** Start RECORD SET **

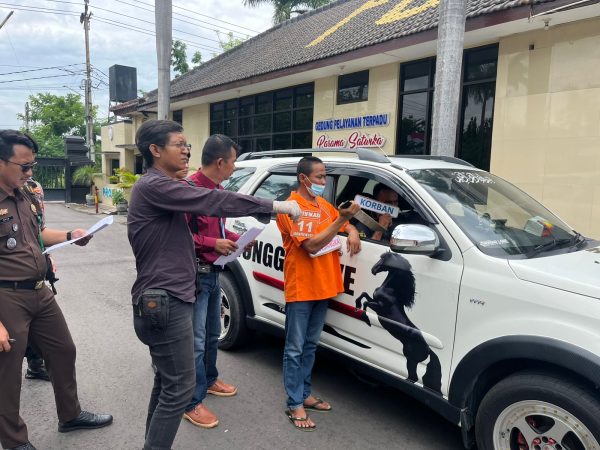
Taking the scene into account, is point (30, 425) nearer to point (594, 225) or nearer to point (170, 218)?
point (170, 218)

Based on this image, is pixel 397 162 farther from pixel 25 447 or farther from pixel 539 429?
pixel 25 447

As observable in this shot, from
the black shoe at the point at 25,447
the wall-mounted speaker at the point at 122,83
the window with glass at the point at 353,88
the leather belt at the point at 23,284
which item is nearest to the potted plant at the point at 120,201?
the wall-mounted speaker at the point at 122,83

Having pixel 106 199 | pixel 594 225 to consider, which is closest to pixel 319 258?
pixel 594 225

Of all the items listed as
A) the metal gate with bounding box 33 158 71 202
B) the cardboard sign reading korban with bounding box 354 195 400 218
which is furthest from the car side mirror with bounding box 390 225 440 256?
the metal gate with bounding box 33 158 71 202

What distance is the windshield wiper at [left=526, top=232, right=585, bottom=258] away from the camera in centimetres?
264

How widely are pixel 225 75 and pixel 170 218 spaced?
13787mm

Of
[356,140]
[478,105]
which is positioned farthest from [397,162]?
[356,140]

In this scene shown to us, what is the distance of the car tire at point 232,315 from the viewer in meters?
4.10

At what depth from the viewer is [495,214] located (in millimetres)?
2955

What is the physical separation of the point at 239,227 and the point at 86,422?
6.21ft

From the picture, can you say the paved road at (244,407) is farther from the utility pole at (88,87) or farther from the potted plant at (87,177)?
the utility pole at (88,87)

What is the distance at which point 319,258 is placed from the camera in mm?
2992

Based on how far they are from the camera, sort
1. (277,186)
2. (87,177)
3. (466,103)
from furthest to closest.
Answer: (87,177) < (466,103) < (277,186)

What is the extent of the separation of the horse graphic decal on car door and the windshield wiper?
0.69 meters
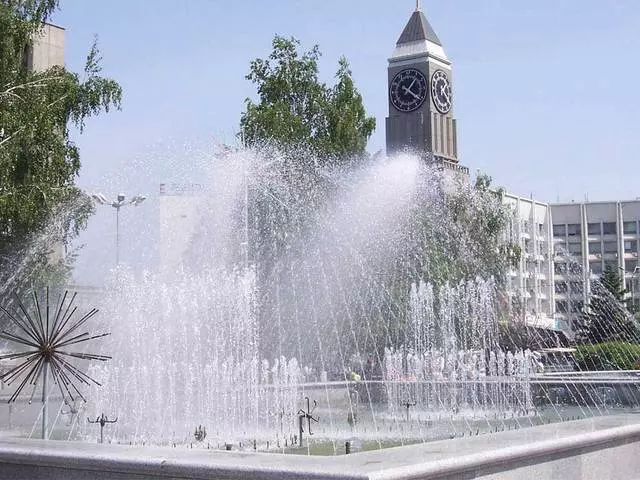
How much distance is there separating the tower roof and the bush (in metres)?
54.5

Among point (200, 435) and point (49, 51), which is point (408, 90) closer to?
point (49, 51)

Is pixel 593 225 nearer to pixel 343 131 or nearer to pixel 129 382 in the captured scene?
pixel 343 131

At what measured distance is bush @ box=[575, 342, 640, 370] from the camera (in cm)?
2919

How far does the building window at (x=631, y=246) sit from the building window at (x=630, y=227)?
43.3 inches

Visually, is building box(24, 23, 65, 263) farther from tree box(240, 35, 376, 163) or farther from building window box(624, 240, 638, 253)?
building window box(624, 240, 638, 253)

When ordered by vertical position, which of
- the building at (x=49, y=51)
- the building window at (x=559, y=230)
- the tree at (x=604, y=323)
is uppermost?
the building window at (x=559, y=230)

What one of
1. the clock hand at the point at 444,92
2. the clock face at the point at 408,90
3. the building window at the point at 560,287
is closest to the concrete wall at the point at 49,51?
the clock face at the point at 408,90

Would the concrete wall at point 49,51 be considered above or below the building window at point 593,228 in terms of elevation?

** End RECORD SET **

§ **THE EXERCISE**: Reproduce all of the data above word for word, omitting the pictures.

§ **TASK OUTPUT**:
Taking the scene into account, is point (30, 425) nearer to point (594, 225) or nearer to point (170, 218)?
point (170, 218)

Based on this image, is pixel 397 162 farther from pixel 25 447 or farther from pixel 539 429?
pixel 25 447

As observable in this shot, from
the black shoe at the point at 25,447
the wall-mounted speaker at the point at 122,83
the window with glass at the point at 353,88
the leather belt at the point at 23,284
which item is nearest to the potted plant at the point at 120,201?
the wall-mounted speaker at the point at 122,83

Having pixel 106 199 | pixel 594 225 to consider, which is closest to pixel 319 258?
pixel 594 225

Of all the items listed as
A) the metal gate with bounding box 33 158 71 202
B) the cardboard sign reading korban with bounding box 354 195 400 218
which is furthest from the car side mirror with bounding box 390 225 440 256?
the metal gate with bounding box 33 158 71 202

What distance is the windshield wiper at [left=526, top=232, right=585, bottom=258] away from the camera in centimetres?
264

How widely are pixel 225 75 and pixel 170 218 spaced?
13787mm

Of
[356,140]
[478,105]
which is positioned farthest from [397,162]?
[356,140]

In this scene shown to us, what is the distance of the car tire at point 232,315 from the viewer in meters?
4.10

At what depth from the viewer is [495,214] located (in millimetres)?
2955

What is the physical separation of the point at 239,227 and the point at 86,422?
6.21ft

From the picture, can you say the paved road at (244,407) is farther from the utility pole at (88,87) or farther from the potted plant at (87,177)?
the utility pole at (88,87)

What is the distance at which point 319,258 is placed from the camera in mm?
2992

Based on how far they are from the camera, sort
1. (277,186)
2. (87,177)
3. (466,103)
from furthest to closest.
Answer: (87,177) < (466,103) < (277,186)

What is the extent of the separation of the horse graphic decal on car door and the windshield wiper?
0.69 meters
How much distance is there separating the tower roof and the bush (in metres)?
54.5

Among point (200, 435) and point (49, 51), which is point (408, 90) closer to?
point (49, 51)

Is pixel 593 225 nearer to pixel 343 131 or nearer to pixel 129 382 in the captured scene?
pixel 343 131

At what measured distance is bush @ box=[575, 342, 640, 370] from the camera (in cm)?
2919

How far does the building window at (x=631, y=246) sit from the building window at (x=630, y=227)?
43.3 inches

Visually, is building box(24, 23, 65, 263) farther from tree box(240, 35, 376, 163) or farther from building window box(624, 240, 638, 253)?
building window box(624, 240, 638, 253)

When ordered by vertical position, which of
- the building at (x=49, y=51)
- the building window at (x=559, y=230)
- the tree at (x=604, y=323)
is uppermost?
the building window at (x=559, y=230)

What one of
1. the clock hand at the point at 444,92
2. the clock face at the point at 408,90
3. the building window at the point at 560,287
is closest to the concrete wall at the point at 49,51?
the clock face at the point at 408,90

Would the concrete wall at point 49,51 be considered above or below the building window at point 593,228 in terms of elevation?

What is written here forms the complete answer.